**TASKS AND EXERCISES:**
a) Answer these questions from the passage on hunting and the countryside.
(i) How many hours of parliamentary time did the Bill to ban hunting take?
(ii) What does the settled position of the Conservative Party allow?
(iii) Which proposal has raised tax revenue in other European countries?
b) Reproduce the part of the passage on hunting and the countryside starting with "We have, of" and going on through "of the argument.".

**PASSAGE:**
Community is about more than jobs which is why we attach real significance to housing – the chance for local people to live locally, to fill schools, support local services and, keep families together. The countryside has always evolved and this generation of rural people understands the social and technical requirements of the 21st Century. It knows how to change, but it wants the opportunity to do so in the countryside it grew up in.
And of course there is hunting. Whilst the party that banned hunting is unlikely to adopt a policy of getting rid of the Act just yet, the common consensus is increasingly that the Hunting Act represents everything that is wrong with this Governmen: a readiness to ignore evidence, principle and civil liberties for short-term party political gain. Spite, prejudice, and revenge were just three of the words used to describe the campaign to ban hunting as the Bill ground its way through 700 hours of parliamentary time. Almost everyone now knows that foxes were the last things on the minds of the Bill’s supporters, especially after one of the most prominent Peter Bradley MP eventually admitted that it really was all about “class war”.
When repeal comes before the House, the debate will no longer be about hunting but about whether an unworkable and wasteful law, passed for bad reasons, should be allowed to stay on the Statute Book. The settled position of the Conservative Party is to allow a Government Bill in Government time on a free vote – in other words in line with the 2005 manifesto commitment and consistent with the party’s current agenda. It recognises that tolerance and respect are unarguable. It recognises the need for workable legislation that can be understood by the police, the courts and those it affects. It recognises that prohibiting any activity only works when there is overwhelming evidence that it is causing a demonstrable harm. And crucially a simple repeal bill can go through the Commons in well under a day.
We have, of course, talked to the media about repeal and how they would react to it. The Sun expects a Conservative Government to get rid of the Act and gave a characteristic response – “the story is not if Dave does this, but if he doesn’t”. The Sunday Times, Evening Standard, Sunday Telegraph, Times and Telegraph have all already called for the Act to be scrapped. The Observer and Independent have gloried in the fact that it is unworkable. The Guardian, Mail, Mail on Sunday, Express, Sunday Express and Star all vociferously opposed the ban being passed in the first place.
When the next Conservative Government brings forward its proposals to get rid of the Hunting Act there will only be one national newspaper opposing the move. And if you are on the wrong side of the Daily Mirror, you can be fairly sure that you are on the right side of the argument.
In the next ten months we will be talking to all the major parties about their policies for the countryside. We believe there is no reason that any party could not adopt the realistic and practical proposals we are putting forward. We are more than mindful of the economic situation any incoming Government will face and are not being unrealistic about demanding increased expenditure in some areas. Indeed proposals such as cutting the rate of VAT for repair, maintenance and home improvement work has even raised tax revenue in other European countries.
Most of all, by adopting the proposals in the Rural Manifesto, political parties will be signalling an end to the partisan politics which has dogged the relationship between the countryside and government over the last ten years. It is time for a government that engages with the countryside as it actually is, not as some anachronism of a Britain that never actually existed. It is time for a fresh start and the Rural Manifesto points the way.

**Part of a data file:**

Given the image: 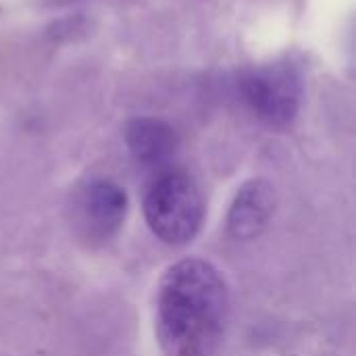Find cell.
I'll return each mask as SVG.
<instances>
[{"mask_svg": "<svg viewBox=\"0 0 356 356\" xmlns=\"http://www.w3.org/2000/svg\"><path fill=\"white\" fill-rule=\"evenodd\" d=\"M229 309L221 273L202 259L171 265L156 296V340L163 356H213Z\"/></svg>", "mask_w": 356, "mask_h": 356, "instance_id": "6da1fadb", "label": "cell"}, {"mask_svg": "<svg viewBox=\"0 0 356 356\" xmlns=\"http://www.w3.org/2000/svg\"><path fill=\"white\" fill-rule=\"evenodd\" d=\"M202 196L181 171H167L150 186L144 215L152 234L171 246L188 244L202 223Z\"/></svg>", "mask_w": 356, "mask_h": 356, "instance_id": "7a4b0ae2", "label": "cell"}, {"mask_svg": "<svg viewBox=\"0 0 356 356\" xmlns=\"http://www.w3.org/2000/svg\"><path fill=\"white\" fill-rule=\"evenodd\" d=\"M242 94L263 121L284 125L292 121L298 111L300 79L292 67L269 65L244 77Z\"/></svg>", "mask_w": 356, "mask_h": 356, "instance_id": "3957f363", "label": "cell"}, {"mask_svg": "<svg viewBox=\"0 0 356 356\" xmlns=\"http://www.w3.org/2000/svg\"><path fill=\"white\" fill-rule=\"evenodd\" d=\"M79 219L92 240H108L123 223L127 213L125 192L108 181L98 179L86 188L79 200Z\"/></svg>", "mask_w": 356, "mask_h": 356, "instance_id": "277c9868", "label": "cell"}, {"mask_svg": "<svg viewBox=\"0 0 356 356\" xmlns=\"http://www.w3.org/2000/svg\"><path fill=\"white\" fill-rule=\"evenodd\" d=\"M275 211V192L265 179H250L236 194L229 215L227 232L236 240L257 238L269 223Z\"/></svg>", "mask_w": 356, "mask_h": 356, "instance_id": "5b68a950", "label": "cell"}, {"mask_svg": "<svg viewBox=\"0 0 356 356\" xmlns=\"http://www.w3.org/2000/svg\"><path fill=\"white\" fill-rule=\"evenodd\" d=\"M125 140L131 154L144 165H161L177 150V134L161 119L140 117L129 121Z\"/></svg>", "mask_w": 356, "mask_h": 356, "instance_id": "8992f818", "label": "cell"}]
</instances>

==

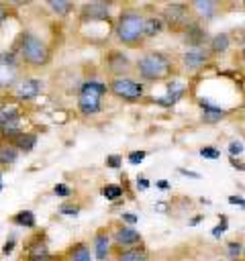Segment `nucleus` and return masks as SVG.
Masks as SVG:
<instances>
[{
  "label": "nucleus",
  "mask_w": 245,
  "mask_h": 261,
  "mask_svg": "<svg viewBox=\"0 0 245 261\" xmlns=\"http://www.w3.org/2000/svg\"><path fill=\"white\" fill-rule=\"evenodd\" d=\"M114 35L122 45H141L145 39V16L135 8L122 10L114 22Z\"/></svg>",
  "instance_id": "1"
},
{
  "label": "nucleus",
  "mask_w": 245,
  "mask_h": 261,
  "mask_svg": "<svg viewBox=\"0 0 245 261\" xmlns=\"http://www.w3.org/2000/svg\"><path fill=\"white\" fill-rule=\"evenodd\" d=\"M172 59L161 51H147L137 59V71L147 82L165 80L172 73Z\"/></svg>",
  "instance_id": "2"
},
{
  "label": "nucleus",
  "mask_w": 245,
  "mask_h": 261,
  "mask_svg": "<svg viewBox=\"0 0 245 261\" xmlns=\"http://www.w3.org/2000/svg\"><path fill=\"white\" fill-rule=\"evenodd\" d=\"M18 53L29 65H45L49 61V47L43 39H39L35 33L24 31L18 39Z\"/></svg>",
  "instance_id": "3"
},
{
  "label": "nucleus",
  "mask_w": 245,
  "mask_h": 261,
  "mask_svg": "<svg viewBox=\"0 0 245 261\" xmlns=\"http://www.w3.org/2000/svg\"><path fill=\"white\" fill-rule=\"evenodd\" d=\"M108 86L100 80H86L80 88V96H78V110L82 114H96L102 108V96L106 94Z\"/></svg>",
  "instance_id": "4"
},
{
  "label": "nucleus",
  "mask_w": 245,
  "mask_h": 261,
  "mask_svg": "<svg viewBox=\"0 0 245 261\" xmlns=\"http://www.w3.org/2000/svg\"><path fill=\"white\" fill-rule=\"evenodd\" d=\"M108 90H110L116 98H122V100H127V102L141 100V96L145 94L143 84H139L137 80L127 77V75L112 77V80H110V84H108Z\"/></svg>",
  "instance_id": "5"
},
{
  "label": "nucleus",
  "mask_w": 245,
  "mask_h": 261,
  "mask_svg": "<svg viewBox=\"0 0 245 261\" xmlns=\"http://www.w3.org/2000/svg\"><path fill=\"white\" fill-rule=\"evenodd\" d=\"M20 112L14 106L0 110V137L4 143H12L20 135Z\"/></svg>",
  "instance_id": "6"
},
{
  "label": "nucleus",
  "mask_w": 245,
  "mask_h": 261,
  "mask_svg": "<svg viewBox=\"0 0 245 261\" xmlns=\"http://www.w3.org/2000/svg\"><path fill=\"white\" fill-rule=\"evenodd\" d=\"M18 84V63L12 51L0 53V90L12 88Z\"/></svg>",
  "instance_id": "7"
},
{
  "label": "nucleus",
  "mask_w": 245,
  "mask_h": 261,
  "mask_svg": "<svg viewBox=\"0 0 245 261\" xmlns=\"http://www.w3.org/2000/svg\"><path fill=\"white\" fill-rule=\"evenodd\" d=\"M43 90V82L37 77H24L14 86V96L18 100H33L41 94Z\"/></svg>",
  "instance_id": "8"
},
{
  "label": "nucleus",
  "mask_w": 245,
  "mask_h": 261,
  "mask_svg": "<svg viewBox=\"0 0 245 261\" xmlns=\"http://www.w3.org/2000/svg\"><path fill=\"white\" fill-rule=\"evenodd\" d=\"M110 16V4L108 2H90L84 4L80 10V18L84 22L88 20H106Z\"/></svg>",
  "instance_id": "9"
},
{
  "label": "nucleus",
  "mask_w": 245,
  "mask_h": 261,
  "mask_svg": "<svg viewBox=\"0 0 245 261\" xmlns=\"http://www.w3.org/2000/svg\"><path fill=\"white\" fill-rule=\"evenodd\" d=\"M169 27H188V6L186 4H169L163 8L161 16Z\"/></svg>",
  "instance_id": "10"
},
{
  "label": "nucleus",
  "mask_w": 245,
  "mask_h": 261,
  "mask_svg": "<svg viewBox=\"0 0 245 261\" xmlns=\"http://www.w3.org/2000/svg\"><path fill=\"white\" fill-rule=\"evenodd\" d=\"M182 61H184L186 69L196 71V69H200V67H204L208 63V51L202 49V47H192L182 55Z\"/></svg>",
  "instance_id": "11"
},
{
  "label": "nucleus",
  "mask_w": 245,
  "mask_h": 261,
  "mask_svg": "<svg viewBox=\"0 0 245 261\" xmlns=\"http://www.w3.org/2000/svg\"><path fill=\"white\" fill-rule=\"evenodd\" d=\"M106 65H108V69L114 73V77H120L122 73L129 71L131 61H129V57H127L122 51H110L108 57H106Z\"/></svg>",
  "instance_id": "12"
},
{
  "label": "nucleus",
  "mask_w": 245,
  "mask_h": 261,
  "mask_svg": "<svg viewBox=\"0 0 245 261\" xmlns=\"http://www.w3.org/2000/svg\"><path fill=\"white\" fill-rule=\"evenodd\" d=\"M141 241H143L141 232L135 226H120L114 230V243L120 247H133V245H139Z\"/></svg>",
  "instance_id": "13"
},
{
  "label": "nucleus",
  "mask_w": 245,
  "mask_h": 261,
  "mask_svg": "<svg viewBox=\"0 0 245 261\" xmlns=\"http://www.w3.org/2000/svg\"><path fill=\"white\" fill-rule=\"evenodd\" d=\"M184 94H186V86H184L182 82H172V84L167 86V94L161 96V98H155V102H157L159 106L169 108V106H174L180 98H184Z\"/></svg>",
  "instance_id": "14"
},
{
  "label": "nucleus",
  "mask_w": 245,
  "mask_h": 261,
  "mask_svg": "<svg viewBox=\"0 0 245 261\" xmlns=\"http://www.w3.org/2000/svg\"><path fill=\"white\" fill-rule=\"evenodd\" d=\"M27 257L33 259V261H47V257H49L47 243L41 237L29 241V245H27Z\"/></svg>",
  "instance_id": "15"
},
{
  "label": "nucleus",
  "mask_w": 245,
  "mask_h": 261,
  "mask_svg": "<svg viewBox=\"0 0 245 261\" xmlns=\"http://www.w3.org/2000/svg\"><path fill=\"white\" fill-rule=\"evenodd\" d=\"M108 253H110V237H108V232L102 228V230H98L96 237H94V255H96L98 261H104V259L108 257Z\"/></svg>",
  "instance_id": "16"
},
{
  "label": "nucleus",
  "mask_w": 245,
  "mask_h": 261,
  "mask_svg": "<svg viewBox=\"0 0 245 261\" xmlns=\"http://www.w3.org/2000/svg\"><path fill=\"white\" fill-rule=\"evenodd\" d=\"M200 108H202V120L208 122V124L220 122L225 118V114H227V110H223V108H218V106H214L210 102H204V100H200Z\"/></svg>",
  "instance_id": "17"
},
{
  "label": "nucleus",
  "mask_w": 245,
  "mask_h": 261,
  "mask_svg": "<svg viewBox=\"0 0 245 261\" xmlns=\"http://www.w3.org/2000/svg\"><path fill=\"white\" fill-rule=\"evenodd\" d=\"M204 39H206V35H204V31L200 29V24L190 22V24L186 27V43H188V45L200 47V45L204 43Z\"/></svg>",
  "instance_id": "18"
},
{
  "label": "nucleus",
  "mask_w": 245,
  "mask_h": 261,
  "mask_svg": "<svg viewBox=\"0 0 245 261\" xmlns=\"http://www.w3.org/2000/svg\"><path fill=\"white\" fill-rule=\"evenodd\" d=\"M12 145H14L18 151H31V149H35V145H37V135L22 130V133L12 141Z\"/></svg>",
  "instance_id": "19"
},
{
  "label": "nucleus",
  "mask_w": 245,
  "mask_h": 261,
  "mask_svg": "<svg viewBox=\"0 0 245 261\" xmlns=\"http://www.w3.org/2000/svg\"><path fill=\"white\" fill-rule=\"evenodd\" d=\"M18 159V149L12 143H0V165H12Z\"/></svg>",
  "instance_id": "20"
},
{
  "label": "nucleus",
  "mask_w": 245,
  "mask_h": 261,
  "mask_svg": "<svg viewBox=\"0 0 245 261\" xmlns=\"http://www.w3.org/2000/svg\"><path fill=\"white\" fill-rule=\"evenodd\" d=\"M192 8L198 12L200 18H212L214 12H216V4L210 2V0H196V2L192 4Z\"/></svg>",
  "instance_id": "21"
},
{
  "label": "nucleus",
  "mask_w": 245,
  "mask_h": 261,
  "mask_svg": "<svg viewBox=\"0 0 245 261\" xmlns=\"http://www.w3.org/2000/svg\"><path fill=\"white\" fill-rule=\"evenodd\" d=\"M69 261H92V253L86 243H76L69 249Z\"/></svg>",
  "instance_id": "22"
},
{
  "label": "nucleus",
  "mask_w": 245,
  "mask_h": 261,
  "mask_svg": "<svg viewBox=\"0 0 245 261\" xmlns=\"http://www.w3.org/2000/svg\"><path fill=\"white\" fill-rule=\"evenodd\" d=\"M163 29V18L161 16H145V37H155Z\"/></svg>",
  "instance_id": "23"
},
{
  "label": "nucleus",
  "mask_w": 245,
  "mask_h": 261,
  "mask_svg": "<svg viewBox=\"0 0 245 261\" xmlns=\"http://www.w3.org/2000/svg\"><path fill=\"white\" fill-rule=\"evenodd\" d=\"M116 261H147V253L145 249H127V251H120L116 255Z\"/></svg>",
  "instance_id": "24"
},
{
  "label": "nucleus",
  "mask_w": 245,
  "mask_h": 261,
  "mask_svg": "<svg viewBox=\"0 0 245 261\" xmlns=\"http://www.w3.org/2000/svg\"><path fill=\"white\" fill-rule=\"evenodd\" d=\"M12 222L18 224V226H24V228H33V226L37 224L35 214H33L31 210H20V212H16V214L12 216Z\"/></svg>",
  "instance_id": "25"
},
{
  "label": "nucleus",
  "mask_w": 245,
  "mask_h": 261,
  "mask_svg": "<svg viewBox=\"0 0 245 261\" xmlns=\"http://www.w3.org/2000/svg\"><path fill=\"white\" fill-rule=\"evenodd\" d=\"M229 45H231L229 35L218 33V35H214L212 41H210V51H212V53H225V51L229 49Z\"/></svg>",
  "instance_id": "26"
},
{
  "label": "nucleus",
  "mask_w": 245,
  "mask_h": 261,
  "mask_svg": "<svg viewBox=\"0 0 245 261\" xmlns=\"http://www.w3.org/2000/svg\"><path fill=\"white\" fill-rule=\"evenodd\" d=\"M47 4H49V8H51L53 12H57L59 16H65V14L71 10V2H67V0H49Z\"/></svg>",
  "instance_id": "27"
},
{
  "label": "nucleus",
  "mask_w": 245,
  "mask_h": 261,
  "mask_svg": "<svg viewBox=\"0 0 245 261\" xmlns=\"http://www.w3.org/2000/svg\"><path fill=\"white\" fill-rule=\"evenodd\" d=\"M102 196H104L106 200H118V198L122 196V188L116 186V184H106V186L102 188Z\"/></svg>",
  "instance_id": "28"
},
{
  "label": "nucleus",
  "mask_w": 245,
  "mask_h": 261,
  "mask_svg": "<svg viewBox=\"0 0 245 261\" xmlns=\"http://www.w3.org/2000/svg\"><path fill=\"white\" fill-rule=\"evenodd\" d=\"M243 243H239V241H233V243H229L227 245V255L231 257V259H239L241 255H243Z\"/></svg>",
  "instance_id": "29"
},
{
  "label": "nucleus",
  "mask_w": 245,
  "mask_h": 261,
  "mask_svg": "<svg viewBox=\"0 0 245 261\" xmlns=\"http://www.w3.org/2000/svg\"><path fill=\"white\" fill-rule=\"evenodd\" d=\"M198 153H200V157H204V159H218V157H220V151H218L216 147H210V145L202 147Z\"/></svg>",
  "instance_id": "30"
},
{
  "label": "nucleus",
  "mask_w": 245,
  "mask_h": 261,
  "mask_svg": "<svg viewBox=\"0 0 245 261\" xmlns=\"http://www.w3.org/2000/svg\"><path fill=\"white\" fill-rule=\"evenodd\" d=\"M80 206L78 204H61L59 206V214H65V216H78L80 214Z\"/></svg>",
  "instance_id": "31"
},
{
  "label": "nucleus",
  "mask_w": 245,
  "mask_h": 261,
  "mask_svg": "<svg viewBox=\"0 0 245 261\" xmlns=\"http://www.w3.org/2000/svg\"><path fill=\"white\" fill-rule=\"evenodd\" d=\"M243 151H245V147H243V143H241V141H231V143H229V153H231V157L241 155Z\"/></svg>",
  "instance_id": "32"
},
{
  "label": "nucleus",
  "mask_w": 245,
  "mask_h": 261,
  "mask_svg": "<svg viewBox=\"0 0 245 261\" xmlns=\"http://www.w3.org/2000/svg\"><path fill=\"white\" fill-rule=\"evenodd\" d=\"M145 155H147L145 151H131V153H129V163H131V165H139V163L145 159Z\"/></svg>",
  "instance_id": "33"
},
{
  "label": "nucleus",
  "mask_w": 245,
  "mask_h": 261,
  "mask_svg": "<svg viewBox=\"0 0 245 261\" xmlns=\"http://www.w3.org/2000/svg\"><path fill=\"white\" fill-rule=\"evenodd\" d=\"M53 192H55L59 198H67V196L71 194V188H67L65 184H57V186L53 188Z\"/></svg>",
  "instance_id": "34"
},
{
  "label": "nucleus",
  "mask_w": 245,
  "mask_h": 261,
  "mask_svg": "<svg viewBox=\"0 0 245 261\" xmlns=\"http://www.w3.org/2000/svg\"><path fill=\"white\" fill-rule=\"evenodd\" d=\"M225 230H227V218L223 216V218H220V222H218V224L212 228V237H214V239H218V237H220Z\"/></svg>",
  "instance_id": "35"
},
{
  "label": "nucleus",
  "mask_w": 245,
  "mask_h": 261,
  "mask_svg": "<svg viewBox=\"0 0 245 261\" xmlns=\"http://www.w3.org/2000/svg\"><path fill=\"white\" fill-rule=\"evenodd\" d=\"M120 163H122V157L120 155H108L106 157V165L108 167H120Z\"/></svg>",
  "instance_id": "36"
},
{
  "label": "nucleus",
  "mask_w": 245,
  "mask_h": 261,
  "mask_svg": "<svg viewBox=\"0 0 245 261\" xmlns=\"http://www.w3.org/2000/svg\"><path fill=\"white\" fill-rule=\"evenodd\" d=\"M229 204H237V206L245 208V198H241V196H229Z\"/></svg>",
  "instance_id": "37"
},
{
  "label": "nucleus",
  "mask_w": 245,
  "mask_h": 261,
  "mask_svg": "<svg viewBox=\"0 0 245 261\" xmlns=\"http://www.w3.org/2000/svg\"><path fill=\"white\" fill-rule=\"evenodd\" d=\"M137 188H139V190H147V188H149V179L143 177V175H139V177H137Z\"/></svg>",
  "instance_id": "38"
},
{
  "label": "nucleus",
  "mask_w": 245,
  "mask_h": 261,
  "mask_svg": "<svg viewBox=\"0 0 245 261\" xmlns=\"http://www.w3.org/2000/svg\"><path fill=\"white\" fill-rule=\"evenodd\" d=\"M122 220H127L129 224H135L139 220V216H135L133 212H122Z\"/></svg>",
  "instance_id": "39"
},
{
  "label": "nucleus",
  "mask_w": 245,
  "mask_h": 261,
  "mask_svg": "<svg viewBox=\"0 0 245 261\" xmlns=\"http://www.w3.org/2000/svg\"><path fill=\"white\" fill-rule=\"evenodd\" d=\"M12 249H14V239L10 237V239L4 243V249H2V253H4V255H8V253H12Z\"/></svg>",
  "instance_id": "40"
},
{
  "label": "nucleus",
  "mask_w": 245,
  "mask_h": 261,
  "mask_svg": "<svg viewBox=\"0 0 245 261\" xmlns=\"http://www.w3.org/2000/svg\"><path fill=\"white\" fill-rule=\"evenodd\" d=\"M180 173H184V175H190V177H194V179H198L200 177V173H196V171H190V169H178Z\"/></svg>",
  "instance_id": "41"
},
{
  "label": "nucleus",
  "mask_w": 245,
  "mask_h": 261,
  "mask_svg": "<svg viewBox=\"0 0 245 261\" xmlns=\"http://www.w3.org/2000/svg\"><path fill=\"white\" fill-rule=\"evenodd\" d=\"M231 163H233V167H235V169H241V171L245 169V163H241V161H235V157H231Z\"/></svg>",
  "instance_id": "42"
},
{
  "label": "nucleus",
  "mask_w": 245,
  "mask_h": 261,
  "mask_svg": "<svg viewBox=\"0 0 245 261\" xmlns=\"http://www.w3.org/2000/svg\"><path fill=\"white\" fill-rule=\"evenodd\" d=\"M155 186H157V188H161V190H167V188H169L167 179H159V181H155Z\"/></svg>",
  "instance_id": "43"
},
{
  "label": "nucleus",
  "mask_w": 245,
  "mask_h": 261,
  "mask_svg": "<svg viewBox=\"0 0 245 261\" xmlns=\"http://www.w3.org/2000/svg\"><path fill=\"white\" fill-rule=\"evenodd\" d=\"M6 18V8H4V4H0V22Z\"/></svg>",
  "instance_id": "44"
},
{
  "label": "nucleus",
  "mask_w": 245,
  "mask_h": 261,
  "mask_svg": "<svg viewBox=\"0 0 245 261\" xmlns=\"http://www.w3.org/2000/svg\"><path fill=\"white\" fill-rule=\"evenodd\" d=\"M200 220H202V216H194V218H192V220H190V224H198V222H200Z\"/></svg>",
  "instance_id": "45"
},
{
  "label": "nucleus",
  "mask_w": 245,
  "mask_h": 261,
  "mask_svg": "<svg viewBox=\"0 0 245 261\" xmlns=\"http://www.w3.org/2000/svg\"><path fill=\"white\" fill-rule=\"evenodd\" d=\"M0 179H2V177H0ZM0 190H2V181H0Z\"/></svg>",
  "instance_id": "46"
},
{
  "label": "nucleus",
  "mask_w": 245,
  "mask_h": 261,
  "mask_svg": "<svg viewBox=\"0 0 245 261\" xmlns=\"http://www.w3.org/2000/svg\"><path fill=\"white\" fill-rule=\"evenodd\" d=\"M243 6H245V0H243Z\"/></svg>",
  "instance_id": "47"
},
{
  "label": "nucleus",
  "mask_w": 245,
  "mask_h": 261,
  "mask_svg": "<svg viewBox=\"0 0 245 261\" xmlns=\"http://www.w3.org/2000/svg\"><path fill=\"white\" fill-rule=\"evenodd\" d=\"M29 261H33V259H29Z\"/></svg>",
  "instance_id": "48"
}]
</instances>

**RESPONSE LIST:**
a)
(i) 700 hours
(ii) A Government Bill in Government time on a free vote
(iii) Cutting the rate of VAT for repair, maintenance and home improvement work

b)
We have, of course, talked to the media about repeal and how they would react to it. The Sun expects a Conservative Government to get rid of the Act and gave a characteristic response – “the story is not if Dave does this, but if he doesn’t”. The Sunday Times, Evening Standard, Sunday Telegraph, Times and Telegraph have all already called for the Act to be scrapped. The Observer and Independent have gloried in the fact that it is unworkable. The Guardian, Mail, Mail on Sunday, Express, Sunday Express and Star all vociferously opposed the ban being passed in the first place.
When the next Conservative Government brings forward its proposals to get rid of the Hunting Act there will only be one national newspaper opposing the move. And if you are on the wrong side of the Daily Mirror, you can be fairly sure that you are on the right side of the argument.